Dephosphorus - Ravenous Solemnity
Chronique
Dephosphorus Ravenous Solemnity
Qui attendait Dephosphorus si haut dans le palmarès de la fin d'année ? Probablement pas grand monde puisque si ce combo en est déjà à son deuxième disque, c'est personnellement la première fois que j'entends parler de ces Grecs et de leur style autoproclamé « Astrogrind ». Ouais, il y a de ça, du Grind, du Black Metal, du Hardcore sur les bords et un soupçon de Death par ci par là. Ce qui est sûr c'est que « Ravenous Solemnity » s'impose comme un disque fort, décapant et bougrement bien balancé. C'est carrément une petite claque qui surgit à la première écoute et c'est donc largement suffisant pour en parler un peu sur Thrashocore.
Dephosphorus fait preuve d'une grande capacité à prendre le meilleur des styles cités, ce qu'on pourrait résumer en deux mots qui techniquement en font trois : « le bon goût ». Là où l'on en manque énormément sur certains disques, comme le récemment chroniqué Bastard Sapling, « Ravenous Solemnity » axe l'intégralité de sa musique sur une fusion qualitativement imparable de dissonances Black, de lourdeur Death, d'énergie Hardcore et de violence Grind. Que du bon en d'autres termes et évitant avec talent le Sludge, histoire de ne pas se noyer dans la masse de groupes fusionnant actuellement le Black, le Hardcore et le Sludge. Tout ces éléments confèrent une originalité non négligeable qui permet aux grecs d’apparaître uniques, ce qui n'est pas une mince affaire. Si ce cocktail est franchement prometteur sur le papier, on pouvait être cependant inquiet en appréhendant une telle promesse. Rassurez-vous, c'est impeccable.

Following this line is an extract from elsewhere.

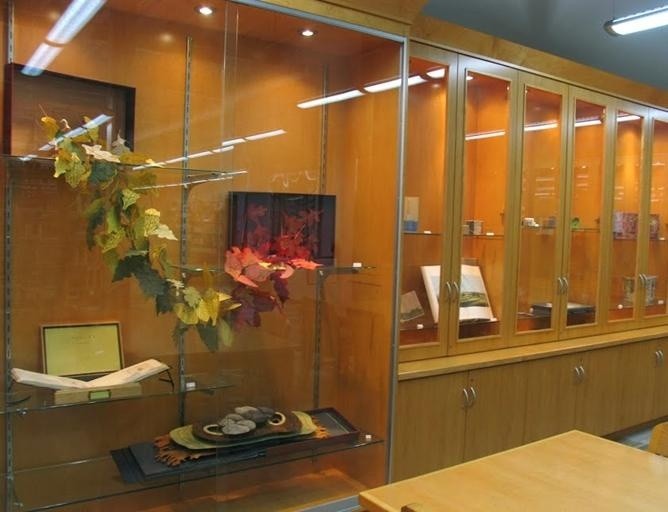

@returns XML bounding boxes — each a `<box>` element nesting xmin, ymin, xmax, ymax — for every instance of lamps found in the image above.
<box><xmin>604</xmin><ymin>5</ymin><xmax>668</xmax><ymax>37</ymax></box>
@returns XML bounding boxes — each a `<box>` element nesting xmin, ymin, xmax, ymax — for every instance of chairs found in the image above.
<box><xmin>649</xmin><ymin>421</ymin><xmax>667</xmax><ymax>458</ymax></box>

Pour faire simple, on rapprocherait le groupe d'un Dragged Into Sunlight, d'un Anaal Nathrakh ou d'un CTTTOAFF plus Black, plus propre et plus mélodieux. Dès les premières notes de « Reversed Into Contraction », on est happés dans l'ambiance grâce à ce riff d'outre-tombe dissonant délivré par les guitares à la fois engluées et pourtant très limpides. C'est sûr qu'avec une ouverture de ce calibre on attaque l'écoute avec une pêche peu commune. La voix du vocaliste est une des choses qui saute aux yeux puisque ce dernier hurle de manière Hardcore mais avec parfois de petits accents de dévotion complètement Black Metal. On sent que le bonhomme est habité par son chant et il n'y a franchement rien de plus agréable dans le cas d'un disque qui mise sur l'ambiance. D'ailleurs son comparse guitariste ose également le chant clair rituel, par exemple sur « Astroclyte Portal » et on peut franchement dire que le bougre s'en tire avec les honneurs tant ses interventions dans ce registre tapent en plein dans le mille. Techniquement aucun problème non plus, la production somme toute assez claire sert les parties les plus touchantes et les musiciens se démènent pour sortir des riffs parfois inattendus afin de faire sursauter l'auditeur. D'ailleurs, le batteur est assez remarquable, fait cependant prévisible au vu de la liste sans fin de groupes auxquels il a participé (Dodsferd, Ravencult, Thou Art Lord...).
Mais plus que tout, « Ravenous Solemnity » est un album qui a sa propre personnalité : lancinante, opaque et développée dans chacun des quinze titres présents. Ce qui est d'ailleurs assez remarquable, c'est la facilité avec laquelle le combo pose son style, son aspect planant et tordu sur des titres de moins d'une minute. Là ou nous sommes plutôt habitués à des titres longs, Dephosphorus fait au moins aussi bien en terme de ralentissements et de trips noircis en moitié moins de temps. Cet album est un voyage de nuit, une vision de friches industrielles rouillées et désaffectées. Seulement, quand vous levez la tête au dessus des usines, on peut voir la voie lactée et sa lumière pâle, rendant finalement beaux les déchets de l'industrie humaine. « False Vacuum » est un très bon exemple de cette conjugaison de blast-beats et de cette manière savante de détourner un riff brutal en riff finalement malsain et distordu. Tout est décidément très bien construit, enchaîné et étudié dans cet album. On notera également quelques courts solis, comme sur « Storming The Sloan Wall », qui permettent de renforcer l'aspect volontairement chaotique de certaines parties.
Vous l'aurez compris, Dephosphorus, c'est du très lourd qui fait vraiment du bien. Un album melting-pot qui paraît très étudié tout en conservant un aspect volontairement foutraque servant clairement les ambiances. Un bien beau job de la part des grecs qui s'assurent avec ce disque une fort belle place dans les surprises de cette année 2014.